■ **Tasks to complete**
A – Answer these questions using the passage below:
(i) What number does Gregory dial on the telephone?
(ii) How many times a week did the first commenter visit her mom?
(iii) In what year was the French film "37°2 le matin" released?
B – Return, word for word, everything in the passage below from "5. Let me see, I" down to "or with someone.".

■ **Document passage**
Back downstairs, he picked up the telephone and dialled 999. The voice at the other end was there very quickly. “Emergency, which service please?” Gregory spoke with a strong voice, and no hesitation. “Police please.”

As he waited for the connection, he began to cry, the tears flooding down his face.

43 thoughts on “Devotion

  1. I couldn’t help but think of my mom reading your story, Pete. She spent the last five years of her life in an assisted living center. It was sad to see her decline so much, although she remained pleasant the whole time. I regularly visited her twice a week, and I began retelling the stories that she used to tell me.

    Liked by 1 person

  2. This is a touching and terrible/lovely story all in one. Such difficult circumstances and so common… Two of my relatives are going through the process at the moment, and the husband of one of them had an incident quite similar to the one you describe (he had gone shopping and his wife started shouting through the open window, asking for help. The police were very understanding, but still…). Thanks, Pete.

    Liked by 1 person

    1. I had a lot of experience with such things in my working life as an EMT. Also in my family, with my maternal grandmother.
      It can destroy the lives of everyone around the sufferer too.
      Thanks, Olga.
      Best wishes, Pete.


  3. The ending reminded me immediately of the controversial 1986 French blockbuster, “37°2 le matin” (aka “Betty Blue”) starring Jean-Hugues Anglade (Zorg) and Béatrice Dalle (Betty). The unrated 185-minute director’s cut attained cult status on my VHS/DVD shelf many years ago. I’ve also read the original French language novel by Philippe Djian on which the film is based (a very faithful adaptation, I might add).


  4. Dear Pete,
    I was really moved reading your story. You tell it straight forward, linear, this clear style makes it even more moving. Of course, the reader expects that something will happen to this love. Well, if you love germs … You tell the horrible “matter-of-factly” and then a kind of happy-end in the end, at least one can see it like it. I find it well done that you save the reader long epic descriptions of developments.
    And now I will read your other stories as well.


  5. Let me see, I think I like this best of all your short stories you published lately, the ending though is so sad. I remember the book I read a few months ago, Lisa Genova’s Still Alice which deals with Alzheimer’s.


  6. Sad story. It reminds me of a French movie Amore I watched with my son a while back. We thought it would be a happy love story–boy were we wrong.

    The end of life is frightening alone or with someone.


    1. I have that film on the PVR, ready to watch when I can face it. I have seen ‘Iris’ though, and that was sad. This was inspired by my Nan’s latter years, but in very different circumstances.
      Many thanks for your comment.
      Best wishes, Pete.


        1. I just watched ‘Amour’ today. I wish I had seen it before writing this, as it now feels as if I have stolen some key elements of that story. The similarities are so abundant, I am in two minds whether or not to delete it from the blog.
          Regards, Pete.


          1. I wouldn’t worry–great minds think alike! I liked your version better. Life is weird. maybe as the baby boomer generation ages we all wonder what we would do in a similar situation. Anyway, only people who like French films are even going to see the similar theme–English readers got the short version without the annoying actors. 🙂


  7. Yet again, the emotional impact and sympathetic insight are enhanced by your understated, utterly believable writing. What is it about CAKE and Alzheimers? I’ve been told about that before. Apologies for not keeping up with your posts – I know there’s another short story to read – I’m flailing around in odd jobs & condo wars and must start boring everyone with audiobook promo…


    1. No apologies necessary, I am well aware how busy you are, and wish you luck with the audiobook promotion.

      I think that the cake is a childhood regression, as well as a body craving sugar, but I am not certain. My grandmother would always eat some, or biscuits.

■ **Record excerpts**
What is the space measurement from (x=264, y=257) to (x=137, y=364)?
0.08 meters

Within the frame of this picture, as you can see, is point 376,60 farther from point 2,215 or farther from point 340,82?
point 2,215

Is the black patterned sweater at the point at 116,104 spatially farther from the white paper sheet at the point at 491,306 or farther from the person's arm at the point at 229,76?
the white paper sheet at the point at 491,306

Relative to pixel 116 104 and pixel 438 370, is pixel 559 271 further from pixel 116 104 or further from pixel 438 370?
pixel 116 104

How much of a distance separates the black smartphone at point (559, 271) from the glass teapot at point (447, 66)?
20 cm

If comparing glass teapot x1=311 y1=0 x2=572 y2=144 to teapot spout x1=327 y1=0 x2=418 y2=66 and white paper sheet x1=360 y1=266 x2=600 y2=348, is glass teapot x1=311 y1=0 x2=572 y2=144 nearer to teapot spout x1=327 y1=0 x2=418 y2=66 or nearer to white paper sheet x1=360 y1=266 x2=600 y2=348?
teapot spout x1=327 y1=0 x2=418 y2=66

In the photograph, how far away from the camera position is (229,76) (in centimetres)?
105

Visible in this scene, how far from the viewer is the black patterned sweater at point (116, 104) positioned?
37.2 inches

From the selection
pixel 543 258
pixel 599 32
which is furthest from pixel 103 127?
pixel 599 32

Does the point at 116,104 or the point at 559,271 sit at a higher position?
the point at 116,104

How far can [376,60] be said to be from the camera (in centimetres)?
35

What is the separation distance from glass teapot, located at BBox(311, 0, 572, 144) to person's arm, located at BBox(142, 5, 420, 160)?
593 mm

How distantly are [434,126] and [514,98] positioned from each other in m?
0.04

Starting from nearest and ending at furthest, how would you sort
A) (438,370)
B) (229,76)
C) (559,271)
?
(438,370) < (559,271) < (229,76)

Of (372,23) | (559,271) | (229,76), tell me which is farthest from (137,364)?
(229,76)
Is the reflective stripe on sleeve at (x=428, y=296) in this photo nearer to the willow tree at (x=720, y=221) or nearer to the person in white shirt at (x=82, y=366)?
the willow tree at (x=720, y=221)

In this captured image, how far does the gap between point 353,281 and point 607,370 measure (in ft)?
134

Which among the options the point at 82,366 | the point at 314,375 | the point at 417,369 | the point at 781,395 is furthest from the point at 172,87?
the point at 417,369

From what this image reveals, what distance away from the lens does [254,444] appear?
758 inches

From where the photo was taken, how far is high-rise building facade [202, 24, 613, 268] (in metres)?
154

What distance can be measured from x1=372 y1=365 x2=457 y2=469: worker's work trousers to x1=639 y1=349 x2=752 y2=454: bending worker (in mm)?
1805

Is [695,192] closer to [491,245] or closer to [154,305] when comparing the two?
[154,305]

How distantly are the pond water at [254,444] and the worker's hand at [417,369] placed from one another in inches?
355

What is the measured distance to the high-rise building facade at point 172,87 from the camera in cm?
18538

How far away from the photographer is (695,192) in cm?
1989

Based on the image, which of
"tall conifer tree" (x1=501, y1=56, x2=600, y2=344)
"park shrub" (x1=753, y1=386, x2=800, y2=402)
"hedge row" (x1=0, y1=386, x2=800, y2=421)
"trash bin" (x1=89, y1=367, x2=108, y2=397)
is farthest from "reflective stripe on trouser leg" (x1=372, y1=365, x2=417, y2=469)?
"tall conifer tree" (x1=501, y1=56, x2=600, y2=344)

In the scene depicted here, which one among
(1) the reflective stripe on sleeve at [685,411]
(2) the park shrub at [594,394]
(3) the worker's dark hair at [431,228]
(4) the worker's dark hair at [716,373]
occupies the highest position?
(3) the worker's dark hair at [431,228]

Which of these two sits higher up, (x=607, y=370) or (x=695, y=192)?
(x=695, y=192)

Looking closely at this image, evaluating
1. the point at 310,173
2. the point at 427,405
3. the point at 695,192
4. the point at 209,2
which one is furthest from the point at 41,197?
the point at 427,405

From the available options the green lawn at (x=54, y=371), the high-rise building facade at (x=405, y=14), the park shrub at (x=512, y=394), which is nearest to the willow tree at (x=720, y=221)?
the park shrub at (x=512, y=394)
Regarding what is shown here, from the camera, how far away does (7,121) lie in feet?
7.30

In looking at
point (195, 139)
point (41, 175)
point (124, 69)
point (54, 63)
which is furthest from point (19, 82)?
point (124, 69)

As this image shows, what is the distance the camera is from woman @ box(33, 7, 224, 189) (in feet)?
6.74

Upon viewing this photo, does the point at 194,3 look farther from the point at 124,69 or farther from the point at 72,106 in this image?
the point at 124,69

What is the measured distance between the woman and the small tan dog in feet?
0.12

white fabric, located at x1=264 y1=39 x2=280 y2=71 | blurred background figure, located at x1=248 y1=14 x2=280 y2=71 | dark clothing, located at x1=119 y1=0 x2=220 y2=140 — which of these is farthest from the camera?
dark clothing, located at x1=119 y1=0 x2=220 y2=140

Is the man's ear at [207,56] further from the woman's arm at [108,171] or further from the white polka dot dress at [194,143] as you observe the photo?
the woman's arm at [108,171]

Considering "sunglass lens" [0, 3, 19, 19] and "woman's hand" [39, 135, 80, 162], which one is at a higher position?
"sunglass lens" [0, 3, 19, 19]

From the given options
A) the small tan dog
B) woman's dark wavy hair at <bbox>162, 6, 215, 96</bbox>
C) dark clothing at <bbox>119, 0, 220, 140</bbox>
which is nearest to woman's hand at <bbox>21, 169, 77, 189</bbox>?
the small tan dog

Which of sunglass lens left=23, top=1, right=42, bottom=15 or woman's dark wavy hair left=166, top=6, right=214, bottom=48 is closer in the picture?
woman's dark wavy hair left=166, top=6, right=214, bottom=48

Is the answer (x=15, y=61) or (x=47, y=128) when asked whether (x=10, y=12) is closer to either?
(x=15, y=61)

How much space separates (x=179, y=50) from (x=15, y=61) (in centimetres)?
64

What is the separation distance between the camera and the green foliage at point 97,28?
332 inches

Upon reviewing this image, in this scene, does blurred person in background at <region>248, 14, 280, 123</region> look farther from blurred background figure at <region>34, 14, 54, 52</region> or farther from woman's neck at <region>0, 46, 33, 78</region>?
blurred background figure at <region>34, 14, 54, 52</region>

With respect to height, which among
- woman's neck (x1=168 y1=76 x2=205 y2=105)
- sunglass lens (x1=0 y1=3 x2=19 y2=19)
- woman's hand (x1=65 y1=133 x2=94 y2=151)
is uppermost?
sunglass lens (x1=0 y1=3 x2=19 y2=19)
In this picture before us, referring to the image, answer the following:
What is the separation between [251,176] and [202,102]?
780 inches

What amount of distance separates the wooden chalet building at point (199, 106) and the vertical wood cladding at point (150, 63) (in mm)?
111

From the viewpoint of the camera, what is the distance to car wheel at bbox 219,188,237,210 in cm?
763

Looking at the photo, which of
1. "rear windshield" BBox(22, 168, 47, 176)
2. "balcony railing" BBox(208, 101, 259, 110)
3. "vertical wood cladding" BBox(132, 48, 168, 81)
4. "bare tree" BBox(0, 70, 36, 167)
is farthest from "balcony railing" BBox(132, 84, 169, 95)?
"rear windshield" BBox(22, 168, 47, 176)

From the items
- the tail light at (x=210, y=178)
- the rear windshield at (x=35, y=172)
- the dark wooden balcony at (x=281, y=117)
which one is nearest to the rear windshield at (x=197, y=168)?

■ **Results by task**
A –
(i) 999
(ii) Twice a week
(iii) 1986

B –
5. Let me see, I think I like this best of all your short stories you published lately, the ending though is so sad. I remember the book I read a few months ago, Lisa Genova’s Still Alice which deals with Alzheimer’s.


  6. Sad story. It reminds me of a French movie Amore I watched with my son a while back. We thought it would be a happy love story–boy were we wrong.

    The end of life is frightening alone or with someone.